May 6, 2025 by jta6n@virginia.edu

Seham Ebrahim, PhD

Seham Ebrahim, PhD

Seham Ebrahim, PhD, an assistant professor in the Department of Molecular Physiology and Biological Physics, was awarded a prestigious Maximizing Investigators’ Research Award (MIRA) R35 grant from the National Institutes of Health (NIH) for $2 million to investigate mechanosensing mechanisms at the intestinal surface. MIRA supports research in an investigator’s laboratory that falls within the mission of the National Institute of General Medical Sciences.

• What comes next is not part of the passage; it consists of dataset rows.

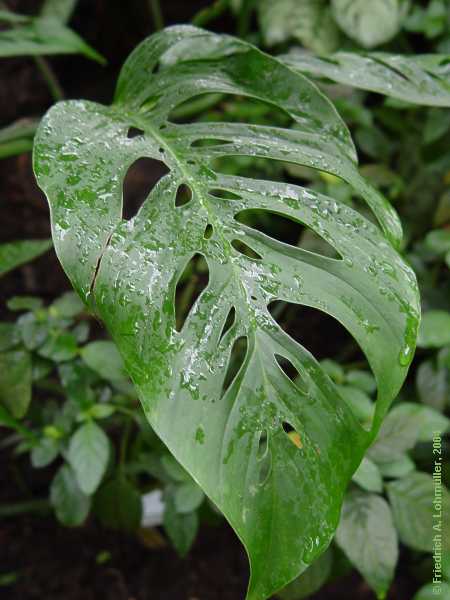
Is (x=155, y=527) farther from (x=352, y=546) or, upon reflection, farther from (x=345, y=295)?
(x=345, y=295)

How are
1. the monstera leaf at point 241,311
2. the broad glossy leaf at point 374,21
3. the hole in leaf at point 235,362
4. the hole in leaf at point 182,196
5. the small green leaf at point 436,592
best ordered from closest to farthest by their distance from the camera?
the monstera leaf at point 241,311 < the small green leaf at point 436,592 < the hole in leaf at point 235,362 < the broad glossy leaf at point 374,21 < the hole in leaf at point 182,196

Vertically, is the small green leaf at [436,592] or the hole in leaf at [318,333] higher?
the small green leaf at [436,592]

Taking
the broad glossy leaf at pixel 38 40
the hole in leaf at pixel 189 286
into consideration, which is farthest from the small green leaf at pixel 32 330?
the broad glossy leaf at pixel 38 40

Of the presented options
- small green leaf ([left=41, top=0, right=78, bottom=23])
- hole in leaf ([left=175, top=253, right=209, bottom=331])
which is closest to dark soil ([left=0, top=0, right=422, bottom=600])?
hole in leaf ([left=175, top=253, right=209, bottom=331])

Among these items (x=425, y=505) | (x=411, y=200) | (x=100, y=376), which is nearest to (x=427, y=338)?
(x=425, y=505)

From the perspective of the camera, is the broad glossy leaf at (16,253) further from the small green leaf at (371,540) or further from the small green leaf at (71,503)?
the small green leaf at (371,540)
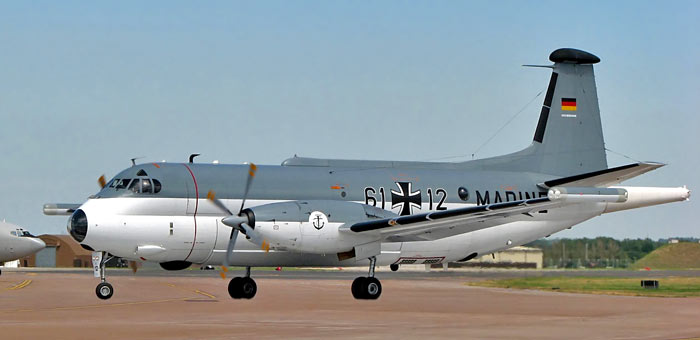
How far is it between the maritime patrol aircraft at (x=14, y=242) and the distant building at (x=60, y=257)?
46.3m

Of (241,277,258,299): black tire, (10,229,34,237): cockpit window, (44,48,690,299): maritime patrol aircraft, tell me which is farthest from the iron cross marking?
(10,229,34,237): cockpit window

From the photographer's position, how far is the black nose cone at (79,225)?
24.4m

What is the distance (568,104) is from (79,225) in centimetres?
1755

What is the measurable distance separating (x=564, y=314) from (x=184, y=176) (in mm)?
10617

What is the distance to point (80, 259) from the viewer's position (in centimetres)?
9106

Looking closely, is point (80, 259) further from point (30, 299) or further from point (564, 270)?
point (30, 299)

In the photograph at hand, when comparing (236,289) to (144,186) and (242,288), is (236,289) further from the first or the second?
(144,186)

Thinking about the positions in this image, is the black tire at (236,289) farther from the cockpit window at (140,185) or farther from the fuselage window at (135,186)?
the fuselage window at (135,186)

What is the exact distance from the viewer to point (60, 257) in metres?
91.4

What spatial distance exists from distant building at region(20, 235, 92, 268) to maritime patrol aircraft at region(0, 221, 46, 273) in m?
46.3

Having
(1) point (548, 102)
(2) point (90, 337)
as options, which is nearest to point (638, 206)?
(1) point (548, 102)

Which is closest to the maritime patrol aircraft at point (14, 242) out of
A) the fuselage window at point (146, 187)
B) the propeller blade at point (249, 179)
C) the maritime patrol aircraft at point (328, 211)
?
the maritime patrol aircraft at point (328, 211)

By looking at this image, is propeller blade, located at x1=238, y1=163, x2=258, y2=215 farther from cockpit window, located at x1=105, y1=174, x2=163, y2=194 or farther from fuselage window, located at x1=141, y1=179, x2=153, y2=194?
fuselage window, located at x1=141, y1=179, x2=153, y2=194

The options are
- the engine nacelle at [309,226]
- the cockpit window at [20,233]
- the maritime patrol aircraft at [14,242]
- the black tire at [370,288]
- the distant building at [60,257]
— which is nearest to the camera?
the engine nacelle at [309,226]
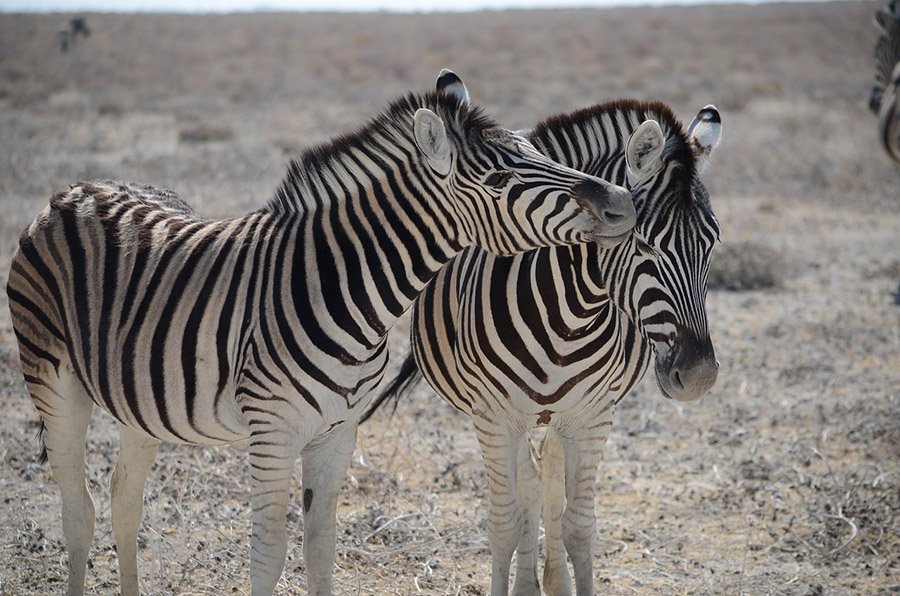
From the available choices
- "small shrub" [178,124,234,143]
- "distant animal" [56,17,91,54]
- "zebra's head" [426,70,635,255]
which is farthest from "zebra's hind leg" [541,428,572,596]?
"distant animal" [56,17,91,54]

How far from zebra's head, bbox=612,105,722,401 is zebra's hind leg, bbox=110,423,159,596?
2.19 meters

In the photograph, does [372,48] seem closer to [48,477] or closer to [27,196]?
[27,196]

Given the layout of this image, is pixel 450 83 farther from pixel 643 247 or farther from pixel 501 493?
pixel 501 493

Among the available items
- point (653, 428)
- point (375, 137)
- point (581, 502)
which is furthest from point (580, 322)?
point (653, 428)

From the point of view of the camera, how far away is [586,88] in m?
27.8

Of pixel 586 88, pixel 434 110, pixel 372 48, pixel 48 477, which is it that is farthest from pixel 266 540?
pixel 372 48

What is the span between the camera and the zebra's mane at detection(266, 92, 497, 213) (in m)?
3.28

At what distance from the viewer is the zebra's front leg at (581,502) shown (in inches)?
149

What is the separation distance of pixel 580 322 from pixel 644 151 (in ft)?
2.25

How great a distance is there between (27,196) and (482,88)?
17.9 metres

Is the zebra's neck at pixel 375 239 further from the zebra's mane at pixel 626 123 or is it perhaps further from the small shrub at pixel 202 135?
the small shrub at pixel 202 135

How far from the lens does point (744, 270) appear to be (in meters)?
9.71

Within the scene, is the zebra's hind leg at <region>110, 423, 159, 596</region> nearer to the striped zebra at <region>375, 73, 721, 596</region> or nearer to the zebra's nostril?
the striped zebra at <region>375, 73, 721, 596</region>

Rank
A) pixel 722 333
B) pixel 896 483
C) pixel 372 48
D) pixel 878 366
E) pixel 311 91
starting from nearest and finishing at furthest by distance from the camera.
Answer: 1. pixel 896 483
2. pixel 878 366
3. pixel 722 333
4. pixel 311 91
5. pixel 372 48
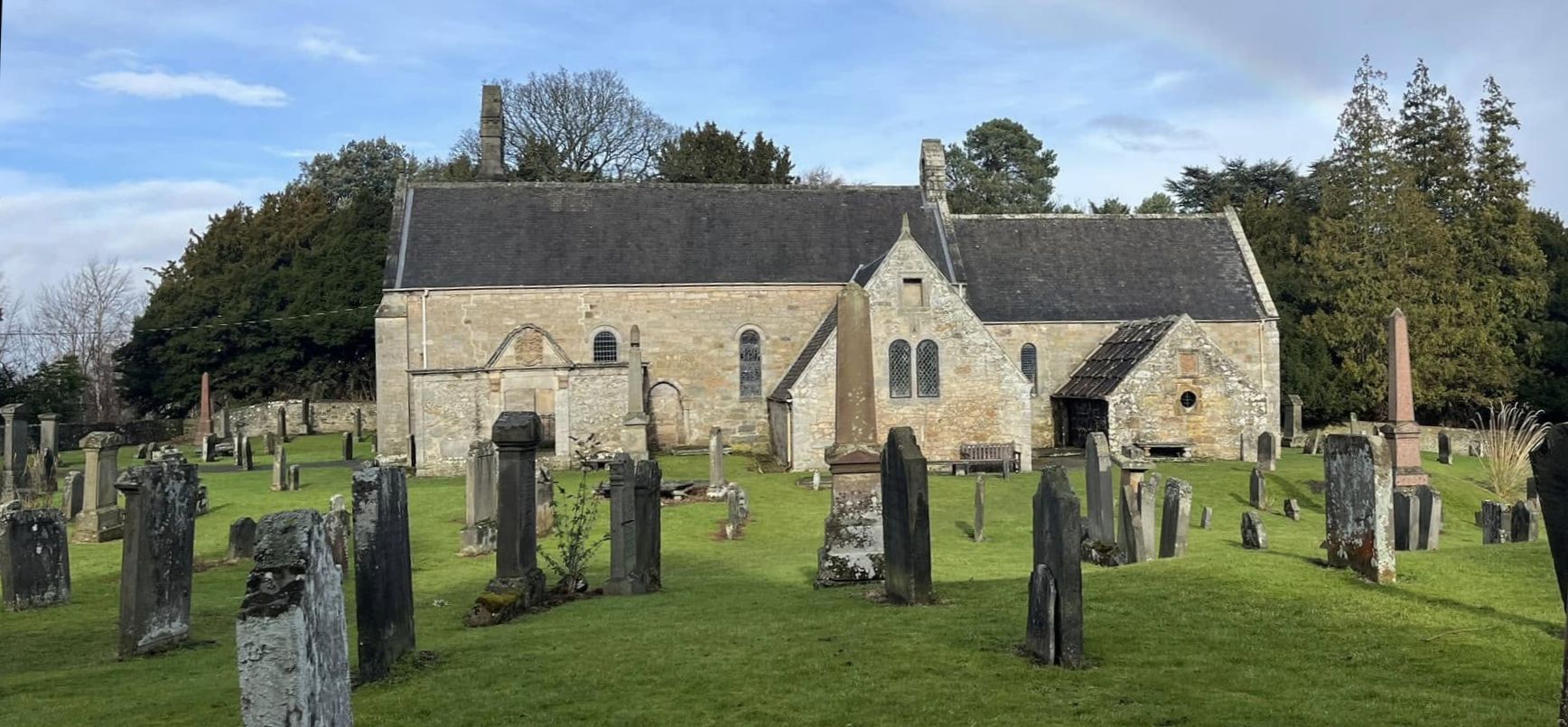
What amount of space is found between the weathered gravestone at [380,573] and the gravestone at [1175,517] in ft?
33.4

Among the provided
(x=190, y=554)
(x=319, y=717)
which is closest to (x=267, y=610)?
(x=319, y=717)

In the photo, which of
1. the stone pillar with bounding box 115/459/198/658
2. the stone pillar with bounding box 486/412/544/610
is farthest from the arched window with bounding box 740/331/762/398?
the stone pillar with bounding box 115/459/198/658

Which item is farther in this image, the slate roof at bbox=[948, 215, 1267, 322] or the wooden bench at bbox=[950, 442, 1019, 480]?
the slate roof at bbox=[948, 215, 1267, 322]

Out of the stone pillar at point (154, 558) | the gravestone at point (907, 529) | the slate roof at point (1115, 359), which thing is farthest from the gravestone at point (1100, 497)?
the slate roof at point (1115, 359)

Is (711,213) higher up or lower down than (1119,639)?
higher up

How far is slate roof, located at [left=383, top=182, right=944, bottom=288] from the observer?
3634 centimetres

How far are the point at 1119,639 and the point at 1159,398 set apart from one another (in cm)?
2408

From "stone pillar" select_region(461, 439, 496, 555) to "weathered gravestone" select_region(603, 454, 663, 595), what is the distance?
185 inches

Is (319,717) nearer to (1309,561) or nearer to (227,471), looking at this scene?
(1309,561)

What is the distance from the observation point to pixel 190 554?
11.3m

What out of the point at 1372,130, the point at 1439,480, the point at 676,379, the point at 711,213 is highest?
the point at 1372,130

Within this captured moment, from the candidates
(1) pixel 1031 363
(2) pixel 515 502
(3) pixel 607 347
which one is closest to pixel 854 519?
(2) pixel 515 502

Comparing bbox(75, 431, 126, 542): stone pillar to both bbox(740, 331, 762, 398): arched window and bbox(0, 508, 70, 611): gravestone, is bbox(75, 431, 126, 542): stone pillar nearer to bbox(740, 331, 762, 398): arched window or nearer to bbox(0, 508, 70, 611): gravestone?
bbox(0, 508, 70, 611): gravestone

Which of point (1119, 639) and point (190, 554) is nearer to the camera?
point (1119, 639)
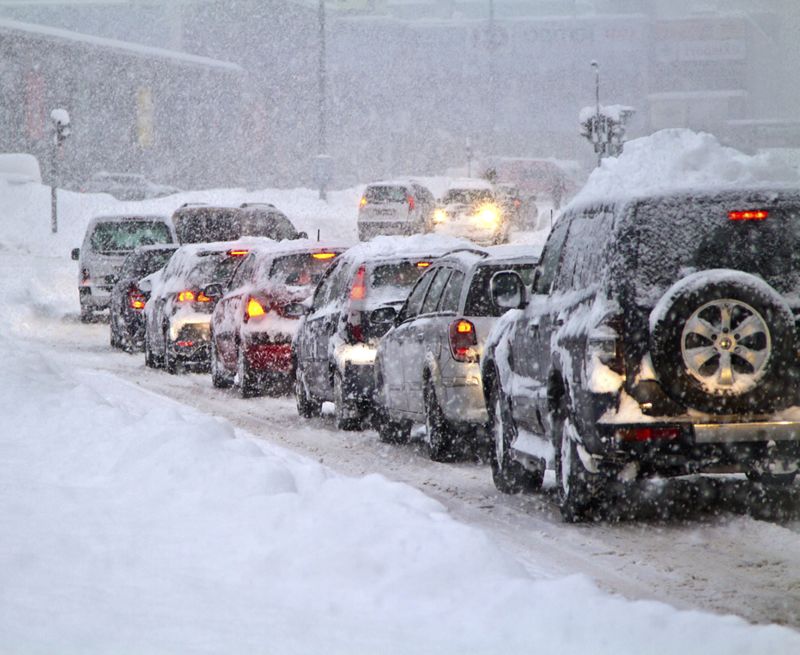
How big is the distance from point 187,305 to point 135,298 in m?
4.04

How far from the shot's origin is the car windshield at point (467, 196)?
34594 millimetres

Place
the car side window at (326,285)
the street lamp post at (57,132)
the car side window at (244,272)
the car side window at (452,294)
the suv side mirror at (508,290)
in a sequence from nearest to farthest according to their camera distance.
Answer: the suv side mirror at (508,290) < the car side window at (452,294) < the car side window at (326,285) < the car side window at (244,272) < the street lamp post at (57,132)

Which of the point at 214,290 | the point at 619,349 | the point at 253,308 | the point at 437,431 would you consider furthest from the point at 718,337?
the point at 214,290

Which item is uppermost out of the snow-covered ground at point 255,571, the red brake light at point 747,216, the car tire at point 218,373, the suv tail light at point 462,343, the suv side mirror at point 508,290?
the red brake light at point 747,216

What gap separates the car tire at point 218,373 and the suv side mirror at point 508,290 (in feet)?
25.9

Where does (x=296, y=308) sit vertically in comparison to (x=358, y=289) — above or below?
below

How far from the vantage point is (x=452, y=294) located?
977 centimetres

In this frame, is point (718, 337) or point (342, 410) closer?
point (718, 337)

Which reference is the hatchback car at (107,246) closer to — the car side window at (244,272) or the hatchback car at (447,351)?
the car side window at (244,272)

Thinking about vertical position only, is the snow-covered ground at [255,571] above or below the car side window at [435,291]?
below

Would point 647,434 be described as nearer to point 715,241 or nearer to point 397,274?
point 715,241

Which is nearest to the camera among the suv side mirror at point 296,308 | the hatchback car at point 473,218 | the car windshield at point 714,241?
the car windshield at point 714,241

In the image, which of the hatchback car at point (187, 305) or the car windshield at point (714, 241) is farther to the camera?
the hatchback car at point (187, 305)

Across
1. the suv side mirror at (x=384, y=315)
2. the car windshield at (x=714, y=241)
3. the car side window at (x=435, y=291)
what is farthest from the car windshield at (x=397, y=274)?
the car windshield at (x=714, y=241)
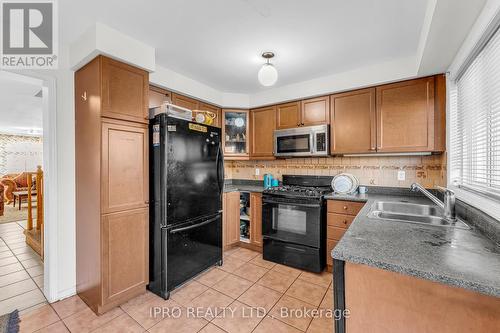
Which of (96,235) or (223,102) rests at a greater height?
(223,102)

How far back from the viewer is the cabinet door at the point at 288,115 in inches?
121

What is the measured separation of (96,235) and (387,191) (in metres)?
3.04

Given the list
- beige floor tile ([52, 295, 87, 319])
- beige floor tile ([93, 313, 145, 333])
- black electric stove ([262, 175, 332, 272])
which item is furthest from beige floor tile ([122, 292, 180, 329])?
black electric stove ([262, 175, 332, 272])

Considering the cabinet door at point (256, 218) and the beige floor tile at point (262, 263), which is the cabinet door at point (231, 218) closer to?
the cabinet door at point (256, 218)

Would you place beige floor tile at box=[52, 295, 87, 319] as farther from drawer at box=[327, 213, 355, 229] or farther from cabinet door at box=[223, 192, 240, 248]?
drawer at box=[327, 213, 355, 229]

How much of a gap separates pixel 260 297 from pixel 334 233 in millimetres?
1061

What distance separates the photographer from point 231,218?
10.3 feet

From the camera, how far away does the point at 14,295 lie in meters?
2.05

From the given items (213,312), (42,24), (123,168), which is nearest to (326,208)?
(213,312)

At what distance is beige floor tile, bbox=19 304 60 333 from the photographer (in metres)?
1.65

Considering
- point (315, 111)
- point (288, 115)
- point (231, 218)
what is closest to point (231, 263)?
point (231, 218)

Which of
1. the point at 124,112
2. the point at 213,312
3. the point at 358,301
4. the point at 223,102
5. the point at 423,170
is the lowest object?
the point at 213,312

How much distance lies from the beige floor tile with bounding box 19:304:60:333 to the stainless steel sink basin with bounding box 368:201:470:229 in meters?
2.57

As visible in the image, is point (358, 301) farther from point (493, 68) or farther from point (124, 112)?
point (124, 112)
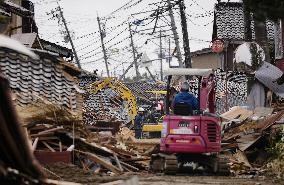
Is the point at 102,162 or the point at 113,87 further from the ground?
the point at 113,87

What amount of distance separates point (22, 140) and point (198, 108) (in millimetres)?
11516

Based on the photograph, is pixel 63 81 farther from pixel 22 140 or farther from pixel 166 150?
pixel 22 140

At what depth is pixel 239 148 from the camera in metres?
18.1

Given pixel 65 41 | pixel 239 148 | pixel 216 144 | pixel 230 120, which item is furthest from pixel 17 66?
pixel 65 41

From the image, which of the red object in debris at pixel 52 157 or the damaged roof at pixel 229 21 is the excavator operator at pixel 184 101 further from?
the damaged roof at pixel 229 21

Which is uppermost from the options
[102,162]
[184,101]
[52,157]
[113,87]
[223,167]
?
[113,87]

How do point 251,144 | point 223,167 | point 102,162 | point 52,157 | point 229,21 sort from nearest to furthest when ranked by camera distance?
point 52,157 < point 102,162 < point 223,167 < point 251,144 < point 229,21

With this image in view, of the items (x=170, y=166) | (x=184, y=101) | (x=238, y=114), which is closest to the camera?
(x=170, y=166)

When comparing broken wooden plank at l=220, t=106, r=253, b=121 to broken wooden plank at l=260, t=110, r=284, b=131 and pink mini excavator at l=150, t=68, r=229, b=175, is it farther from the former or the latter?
pink mini excavator at l=150, t=68, r=229, b=175

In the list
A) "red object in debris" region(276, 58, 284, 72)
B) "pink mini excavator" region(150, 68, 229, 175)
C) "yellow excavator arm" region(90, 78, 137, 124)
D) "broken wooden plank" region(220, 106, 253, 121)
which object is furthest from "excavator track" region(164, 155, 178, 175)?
"yellow excavator arm" region(90, 78, 137, 124)

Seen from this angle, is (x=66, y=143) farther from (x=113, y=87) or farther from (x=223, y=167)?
(x=113, y=87)

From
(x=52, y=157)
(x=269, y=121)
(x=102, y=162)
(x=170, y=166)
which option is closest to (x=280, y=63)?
(x=269, y=121)

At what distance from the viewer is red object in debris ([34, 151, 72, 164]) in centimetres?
1358

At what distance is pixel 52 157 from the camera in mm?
13812
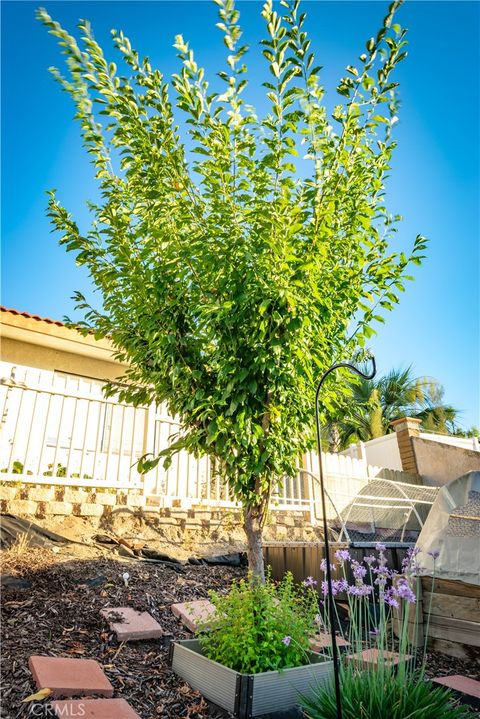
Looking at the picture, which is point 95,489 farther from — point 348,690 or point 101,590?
point 348,690

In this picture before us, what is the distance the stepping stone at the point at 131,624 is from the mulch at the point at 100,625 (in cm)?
4

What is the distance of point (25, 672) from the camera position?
2.04 meters

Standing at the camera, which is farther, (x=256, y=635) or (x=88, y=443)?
(x=88, y=443)

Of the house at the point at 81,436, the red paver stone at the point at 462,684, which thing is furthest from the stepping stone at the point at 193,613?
the red paver stone at the point at 462,684

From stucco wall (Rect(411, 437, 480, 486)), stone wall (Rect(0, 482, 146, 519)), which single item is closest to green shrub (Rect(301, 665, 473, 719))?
stone wall (Rect(0, 482, 146, 519))

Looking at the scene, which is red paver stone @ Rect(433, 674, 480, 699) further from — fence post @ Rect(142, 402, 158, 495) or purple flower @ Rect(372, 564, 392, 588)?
fence post @ Rect(142, 402, 158, 495)

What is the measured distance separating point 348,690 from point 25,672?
5.11ft

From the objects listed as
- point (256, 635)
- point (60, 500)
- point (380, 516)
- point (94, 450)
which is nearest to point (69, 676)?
point (256, 635)

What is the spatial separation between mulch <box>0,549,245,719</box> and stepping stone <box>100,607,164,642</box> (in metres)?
0.04

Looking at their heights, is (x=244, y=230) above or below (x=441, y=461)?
above

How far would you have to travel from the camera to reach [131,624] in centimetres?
277

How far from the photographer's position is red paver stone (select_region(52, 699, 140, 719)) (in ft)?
5.39

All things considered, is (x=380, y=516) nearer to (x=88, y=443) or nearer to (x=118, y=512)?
(x=118, y=512)

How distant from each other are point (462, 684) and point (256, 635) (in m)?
1.34
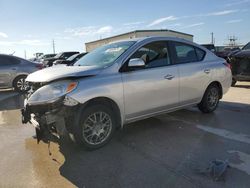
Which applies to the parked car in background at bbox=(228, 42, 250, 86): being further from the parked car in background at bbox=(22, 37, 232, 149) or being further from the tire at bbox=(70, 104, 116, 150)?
the tire at bbox=(70, 104, 116, 150)

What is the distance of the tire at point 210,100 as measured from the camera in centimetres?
647

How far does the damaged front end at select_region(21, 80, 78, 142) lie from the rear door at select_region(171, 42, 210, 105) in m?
2.33

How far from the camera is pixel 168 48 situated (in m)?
5.61

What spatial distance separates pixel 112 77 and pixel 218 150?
6.42ft

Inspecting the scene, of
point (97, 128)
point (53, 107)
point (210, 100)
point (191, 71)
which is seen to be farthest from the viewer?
point (210, 100)

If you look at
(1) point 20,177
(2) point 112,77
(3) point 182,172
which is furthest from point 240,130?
(1) point 20,177

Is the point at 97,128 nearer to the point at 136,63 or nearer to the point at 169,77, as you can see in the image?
the point at 136,63

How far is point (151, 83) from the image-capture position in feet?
16.7

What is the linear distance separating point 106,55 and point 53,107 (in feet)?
5.25

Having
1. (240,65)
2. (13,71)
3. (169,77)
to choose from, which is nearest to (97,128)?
(169,77)

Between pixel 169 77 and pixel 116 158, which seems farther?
pixel 169 77

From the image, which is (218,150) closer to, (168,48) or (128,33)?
(168,48)

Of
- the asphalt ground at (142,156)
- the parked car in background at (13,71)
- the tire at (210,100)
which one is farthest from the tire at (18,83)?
the tire at (210,100)

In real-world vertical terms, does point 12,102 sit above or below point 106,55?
below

Intestines are constantly exposed to physical forces—from the stretch of food moving through the gut to the pressure of fluid flow and microbial activity. Yet scientists still don’t fully understand how the cells lining the intestine sense and respond to these mechanical cues. With support from the NIH-R35 award, the Ebrahim Lab is investigating the fundamental mechanisms by which intestinal epithelial cells detect mechanical forces and convert them into biological signals—a process known as mechanotransduction.

This work has broad implications for understanding how the gut maintains its barrier function, regulates inflammation, and adapts to injury. Defects in mechanotransduction may contribute to diseases like inflammatory bowel disease, or IBD, colorectal cancer, and even systemic infections. By uncovering how these mechanisms work at the molecular level, Dr. Ebrahim and her team hope to identify new targets for therapies that could strengthen gut health and prevent disease.